Alors que la Coupe du monde féminine de football bat son plein aux États-Unis, plusieurs supporters français ont été refoulés à l'aéroport, suscitant l'émoi. Cette situation est-elle inhabituelle par rapport aux précédentes éditions ? Éléments de réponse.
Des cas de refoulement signalés
Depuis le début du tournoi, au moins une dizaine de supporters français ont été refoulés à l'entrée du territoire américain, selon les autorités consulaires. Les motifs invoqués sont variés : défaut de visa électronique (ESTA), suspicion d'intention de travailler illégalement, ou antécédents judiciaires. Ces cas ont créé une polémique en France, certains y voyant une atteinte à la liberté de circulation.
Comparaison avec les éditions précédentes
Lors des Coupes du monde précédentes, les problèmes d'accès étaient généralement liés à des questions de visas ou de sécurité, mais rarement à une telle échelle. En 2014 au Brésil, des supporters avaient été bloqués pour des formalités incomplètes, mais le pays avait mis en place des procédures accélérées. En 2018 en Russie, le système de « Fan ID » avait facilité l'entrée.
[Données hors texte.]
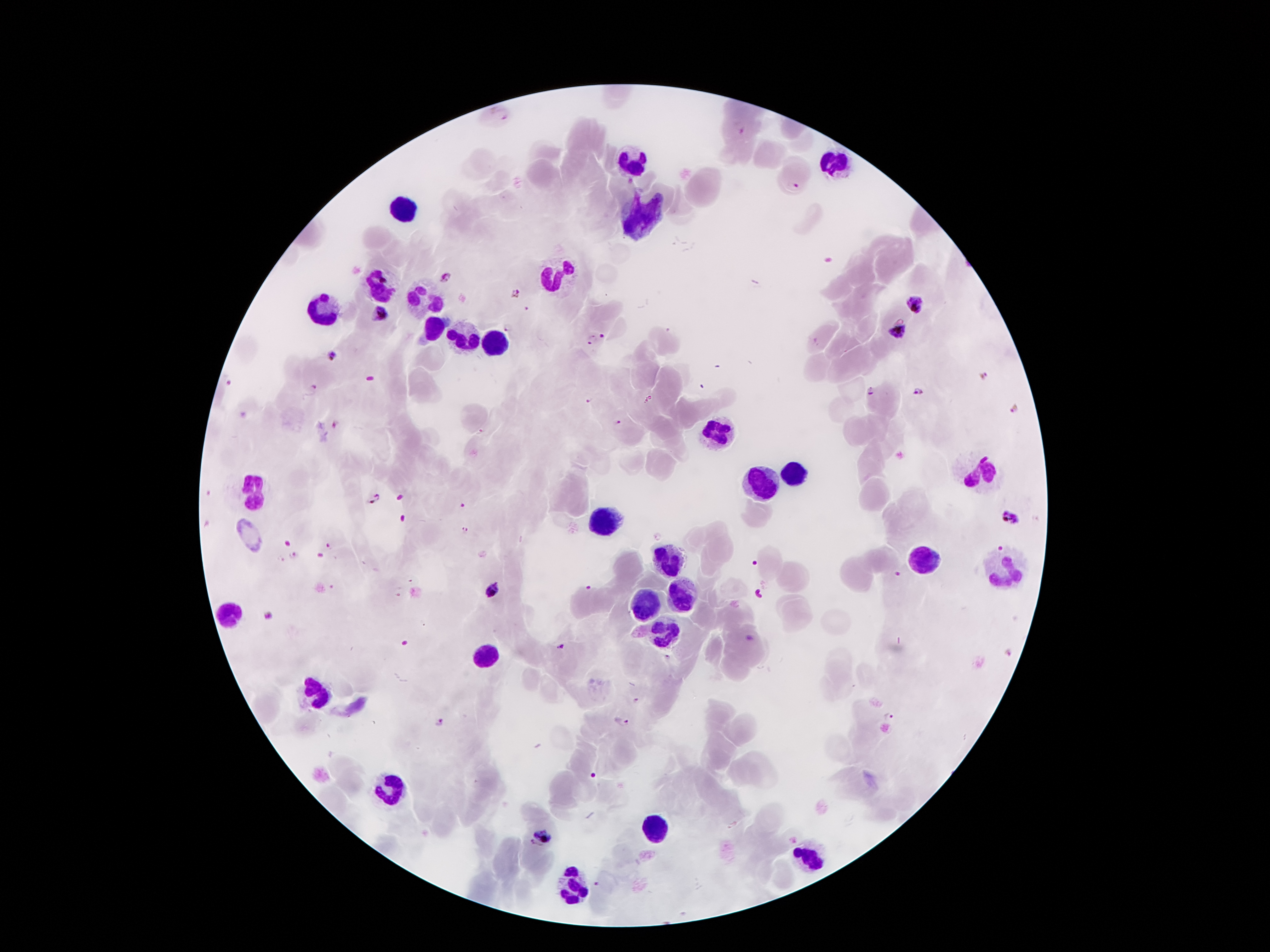

Approximate object centers, in pixels from the top-left corner.
Leukocytes: (x=633, y=160), (x=832, y=160), (x=402, y=210), (x=641, y=215), (x=554, y=274), (x=376, y=285), (x=427, y=303), (x=323, y=308), (x=433, y=331), (x=466, y=338), (x=491, y=340), (x=718, y=432), (x=988, y=468), (x=792, y=475), (x=764, y=481), (x=252, y=488), (x=605, y=521), (x=927, y=552), (x=667, y=560), (x=1003, y=570), (x=682, y=592), (x=646, y=602), (x=234, y=608), (x=667, y=633), (x=483, y=656), (x=318, y=694), (x=390, y=789), (x=654, y=830), (x=807, y=858), (x=573, y=886).

Malaria parasite locations: (x=502, y=112), (x=742, y=127), (x=793, y=184), (x=445, y=276), (x=516, y=292), (x=917, y=303), (x=377, y=312), (x=507, y=326), (x=899, y=333), (x=604, y=336), (x=591, y=340), (x=330, y=354), (x=983, y=376), (x=312, y=390), (x=869, y=392), (x=917, y=392), (x=589, y=400), (x=1015, y=410), (x=616, y=423), (x=338, y=424), (x=374, y=496), (x=1008, y=516), (x=465, y=530), (x=330, y=547), (x=293, y=556), (x=491, y=590), (x=269, y=615), (x=559, y=647), (x=890, y=715), (x=438, y=722), (x=622, y=722), (x=543, y=833), (x=535, y=846), (x=596, y=884). Single field of view. Giemsa stain. 100x magnification. Patient malaria status: infected with Plasmodium falciparum. Photographed through the microscope eyepiece with a smartphone camera. Image is 1270×952 pixels. Thick blood smear.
Aux États-Unis, la rigueur des contrôles d'immigration est notoirement plus stricte.
Les spécificités américaines
Les États-Unis appliquent des règles d'entrée strictes, même pour les pays bénéficiant du programme d'exemption de visa. Les voyageurs doivent obtenir une autorisation ESTA, qui peut être refusée sans justification. De plus, les agents des douanes disposent d'un large pouvoir discrétionnaire pour refuser l'entrée, sans possibilité de recours immédiat. Cette situation est unique comparée à d'autres pays hôtes, où les autorités facilitent généralement l'accès des supporters pendant les grands événements sportifs.
Réactions et conséquences
Les supporters concernés ont exprimé leur frustration, certains ayant dépensé des sommes importantes pour leur voyage. Les autorités françaises ont demandé des explications aux États-Unis, mais Washington a maintenu sa position. Cet incident pourrait avoir un impact sur l'image des États-Unis en tant que pays hôte, et certains craignent que cela ne dissuade des supporters de se rendre aux prochains grands événements organisés sur le sol américain, comme la Coupe du monde masculine en 2026.
En conclusion, si des refoulements ont toujours existé, l'ampleur et la médiatisation de ces cas lors de cette Coupe du monde sont inédites. La situation met en lumière les différences de politique d'immigration entre les pays hôtes et les défis pour les organisateurs d'événements internationaux.